● **Exercise prompt**
Check the listing below for lines with the word "annotators" and say how many there are, with nothing but the number.
Start of Block
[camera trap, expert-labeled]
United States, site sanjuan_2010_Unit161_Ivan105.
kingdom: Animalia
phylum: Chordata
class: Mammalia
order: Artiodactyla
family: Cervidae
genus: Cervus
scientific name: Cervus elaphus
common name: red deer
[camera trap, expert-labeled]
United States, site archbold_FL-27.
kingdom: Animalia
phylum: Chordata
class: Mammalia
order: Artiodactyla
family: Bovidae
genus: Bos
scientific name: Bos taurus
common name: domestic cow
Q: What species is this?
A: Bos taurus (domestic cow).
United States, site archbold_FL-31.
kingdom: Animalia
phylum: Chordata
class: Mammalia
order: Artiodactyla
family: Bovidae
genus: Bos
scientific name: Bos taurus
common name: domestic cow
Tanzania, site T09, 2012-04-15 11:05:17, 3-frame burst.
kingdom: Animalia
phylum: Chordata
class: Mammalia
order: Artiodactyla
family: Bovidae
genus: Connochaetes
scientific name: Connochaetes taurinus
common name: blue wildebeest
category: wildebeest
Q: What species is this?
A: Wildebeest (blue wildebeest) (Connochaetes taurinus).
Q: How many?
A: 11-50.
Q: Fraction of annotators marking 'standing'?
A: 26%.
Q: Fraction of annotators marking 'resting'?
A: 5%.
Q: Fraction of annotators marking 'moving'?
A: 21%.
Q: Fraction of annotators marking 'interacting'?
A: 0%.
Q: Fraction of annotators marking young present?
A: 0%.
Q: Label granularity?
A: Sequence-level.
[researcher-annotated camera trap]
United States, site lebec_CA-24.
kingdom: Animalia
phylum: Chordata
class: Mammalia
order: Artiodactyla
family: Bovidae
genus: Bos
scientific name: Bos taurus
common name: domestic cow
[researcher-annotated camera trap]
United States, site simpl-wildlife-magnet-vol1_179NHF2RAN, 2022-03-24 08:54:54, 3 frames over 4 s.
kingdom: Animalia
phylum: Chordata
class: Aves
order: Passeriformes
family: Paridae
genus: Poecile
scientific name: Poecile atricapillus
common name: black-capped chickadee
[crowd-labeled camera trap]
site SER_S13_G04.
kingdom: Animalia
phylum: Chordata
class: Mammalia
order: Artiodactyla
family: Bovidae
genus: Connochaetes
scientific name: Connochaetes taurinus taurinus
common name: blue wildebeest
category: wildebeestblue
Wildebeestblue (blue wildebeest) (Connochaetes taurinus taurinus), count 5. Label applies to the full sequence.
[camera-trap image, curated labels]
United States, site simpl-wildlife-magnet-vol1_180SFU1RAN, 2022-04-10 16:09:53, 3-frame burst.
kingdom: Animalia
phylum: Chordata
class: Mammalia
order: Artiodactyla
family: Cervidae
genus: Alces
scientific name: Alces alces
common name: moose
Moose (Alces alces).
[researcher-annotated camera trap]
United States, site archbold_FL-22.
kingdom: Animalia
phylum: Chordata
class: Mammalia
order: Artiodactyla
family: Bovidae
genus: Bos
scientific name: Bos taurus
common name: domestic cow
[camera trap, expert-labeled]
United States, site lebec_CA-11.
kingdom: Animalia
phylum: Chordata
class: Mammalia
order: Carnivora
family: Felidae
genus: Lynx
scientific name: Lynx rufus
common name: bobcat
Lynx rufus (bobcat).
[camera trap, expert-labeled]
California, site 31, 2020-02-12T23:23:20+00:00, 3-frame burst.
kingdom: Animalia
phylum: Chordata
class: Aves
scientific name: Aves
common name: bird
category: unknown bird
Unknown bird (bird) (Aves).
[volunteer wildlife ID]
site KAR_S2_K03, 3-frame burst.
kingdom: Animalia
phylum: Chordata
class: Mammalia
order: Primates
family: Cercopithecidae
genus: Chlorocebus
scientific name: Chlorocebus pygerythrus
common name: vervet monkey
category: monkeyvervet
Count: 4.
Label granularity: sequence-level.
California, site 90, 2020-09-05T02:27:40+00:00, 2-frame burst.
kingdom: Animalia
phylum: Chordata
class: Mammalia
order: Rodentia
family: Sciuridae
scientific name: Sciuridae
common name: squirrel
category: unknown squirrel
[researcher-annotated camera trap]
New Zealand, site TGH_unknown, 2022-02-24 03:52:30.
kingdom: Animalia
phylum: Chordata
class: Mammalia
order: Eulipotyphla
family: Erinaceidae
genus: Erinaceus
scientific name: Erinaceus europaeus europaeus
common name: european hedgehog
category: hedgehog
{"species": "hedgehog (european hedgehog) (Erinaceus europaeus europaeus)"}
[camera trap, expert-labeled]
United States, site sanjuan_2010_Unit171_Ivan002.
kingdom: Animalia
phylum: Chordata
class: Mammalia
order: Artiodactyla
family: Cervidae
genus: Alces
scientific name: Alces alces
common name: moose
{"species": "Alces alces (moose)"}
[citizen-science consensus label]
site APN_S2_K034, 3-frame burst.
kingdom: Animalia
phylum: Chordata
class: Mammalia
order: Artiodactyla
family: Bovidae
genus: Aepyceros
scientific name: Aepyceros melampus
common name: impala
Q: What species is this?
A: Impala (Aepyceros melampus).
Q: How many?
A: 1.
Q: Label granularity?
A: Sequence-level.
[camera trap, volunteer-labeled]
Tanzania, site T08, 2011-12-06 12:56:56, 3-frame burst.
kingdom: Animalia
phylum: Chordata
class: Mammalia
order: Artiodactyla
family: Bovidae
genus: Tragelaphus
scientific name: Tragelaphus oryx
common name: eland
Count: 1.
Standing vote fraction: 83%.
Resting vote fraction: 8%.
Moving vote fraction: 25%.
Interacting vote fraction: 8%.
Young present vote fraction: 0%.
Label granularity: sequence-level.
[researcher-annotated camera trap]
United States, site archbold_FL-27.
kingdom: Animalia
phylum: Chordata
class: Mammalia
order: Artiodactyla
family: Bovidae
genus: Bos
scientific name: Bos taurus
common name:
End of Block
● **Response to this exercise**
5